### EXERCICES
A - Indiquez si chaque affirmation concorde avec le texte sur le camp de Zaatari. Répondez par oui ou non et citez les mots décisifs du texte. (i) Le camp a ouvert en juillet dernier. (ii) En Jordanie, la moitié des enfants de réfugiés âgés de 6 à 14 ans vont à l'école. (iii) Ahmad vend son thé 15 centimes la tasse.
B - Poursuivez, s'il vous plaît, le texte sur le camp de Zaatari à partir de sa dernière phrase.

Avant la guerre, plus de 90% des enfants syriens étaient scolarisés ; en Jordanie, seul un enfant de réfugiés sur trois âgé de 6 à 14 ans fréquente l'école. Les autres doivent vivre la vie d'un exilé, où la ruse et la violence importent plus que les livres et les examens.
À Zaatari, les enfants évitent les gaz lacrymogènes lors des manifestations presque quotidiennes. Ils rackettent les camions-citernes pour pouvoir emplir en premier leurs seaux. Ils jettent des pierres aux travailleurs humanitaires. Des gangs se sont formés, cassant portes et fenêtres, pillant les caravanes, fuyant sous les clôtures. “Des gamins de 9 ans font de la balançoire en portant des armes”, témoigne Jane MacPhail, coordinatrice de l'Unicef pour les camps de Jordanie.
Les familles vivent dans des rangées déprimantes de tentes ou de caravanes. Chaque jour se répète un cycle infini: trouver nourriture et eau, enlever poussières et débris, faire la queue. Le camp a ouvert en juillet dernier et s'étend désormais sur 13 km2. Il coûte 1 million de dollars par jour et sa population est d'environ 120.000 personnes - de loin le plus grand centre de réfugiés de la région.
Il y réside une vaste jungle d'humanité. L'électricité est détournée. Les rations sont ouvertement achetées et revendues au vu et au su des centres de distribution. Des émeutes éclatent régulièrement sur trois sites, lorsque le matin le programme alimentaire mondial distribue près d'un demi-million de pitas.
Ahmad, dont le père est mort dix ans auparavant, est arrivé de Dara'a avec sa mère et ses frères et soeurs trois mois auparavant. À 6 ans, tous les matins, il se rend à la soupe populaire avec un thermos de thé chaud qu'il vend 15 centimes la tasse. Les bonnes journées, Ahmad peut gagner entre 8 et 10 dollars, en remplissant quatre fois son thermos. Après la soupe populaire, il vend son thé près du bureau d'enregistrement. À la tombée de la nuit, il sert sans répit le marché libre et infini des échoppes en tôle ondulée.

### DONNÉES FOURNIES

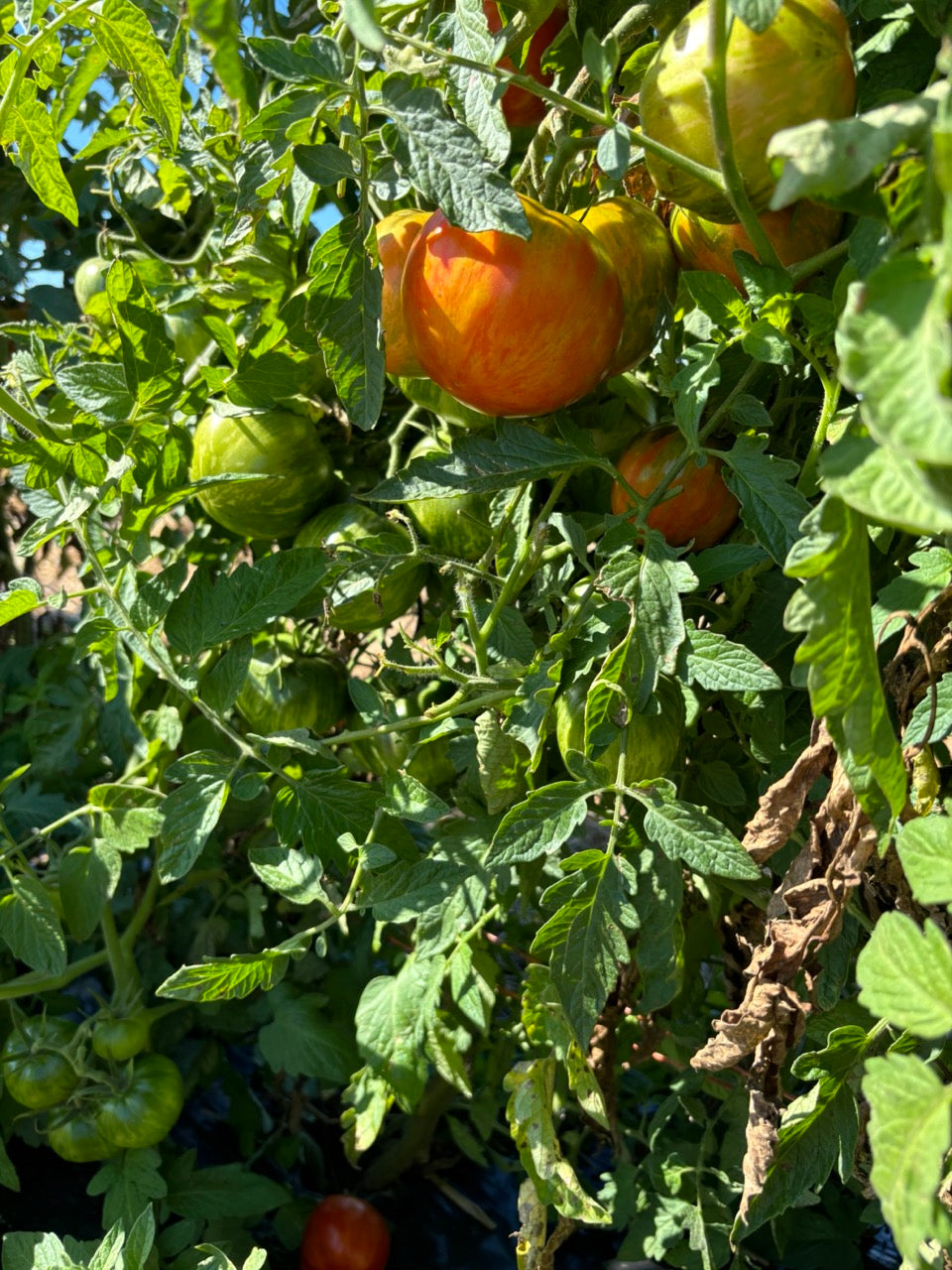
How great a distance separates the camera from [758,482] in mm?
==
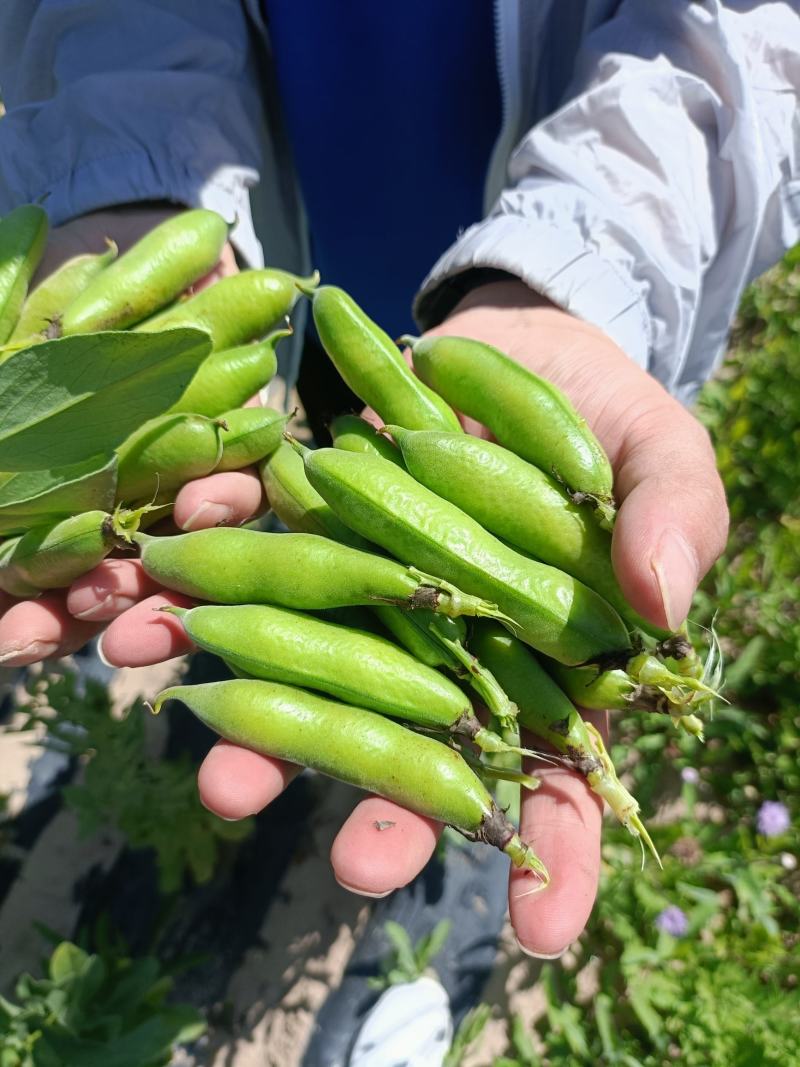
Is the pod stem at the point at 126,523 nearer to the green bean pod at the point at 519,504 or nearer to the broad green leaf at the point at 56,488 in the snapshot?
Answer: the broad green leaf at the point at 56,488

### RÉPONSES
A -
(i) Oui : « Le camp a ouvert en juillet dernier ».
(ii) Non : « seul un enfant de réfugiés sur trois âgé de 6 à 14 ans fréquente l'école ».
(iii) Oui : « qu'il vend 15 centimes la tasse ».

B -
“C'est si facile et je me sens fier, car j'ai l'impression d'aider ma famille”, raconte Ahmad, qui ne fréquente plus l'école depuis deux ans.
À environ une heure du camp par les routes secondaires, on atteint le bidonville proche de Sabha où les adolescents de Hama ont vécu pendant cinq mois. Pendant deux mois, ils n'ont pas pu téléphoner à leurs parents.
L'aîné raconte qu'il travaille dans une ferme une fois tous les 10 jours, environ, et quand il ne peut acheter de la nourriture, il dépend de ses voisins du camp de fortune. En février, ils se sont inscrits auprès du Haut-Commissariat des Nations unies pour les réfugiés, et depuis ils ont reçu un coupon alimentaire de 48 dollars.
Leur tente artisanale est grande. Au fond, deux caisses en plastique contiennent des bocaux d'olives, de fromage, de lentilles ; la sœur conserve dans le vinaigre tous les légumes que son frère rapporte.
Elle porte un foulard bleu assorti aux paillettes de son abaya. Ses yeux sont aussi soulignés de bleu. “Mon maquillage vient de Syrie”, précise-t-elle. “Je me sens un peu mieux en étant maquillée.”
La jeune fille de 15 ans s'ennuie et a le mal du pays. “Ma vie était meilleure en Syrie avec mes parents et mes amis”, regrette-t-elle. “Je voudrais seulement aller à l'école.”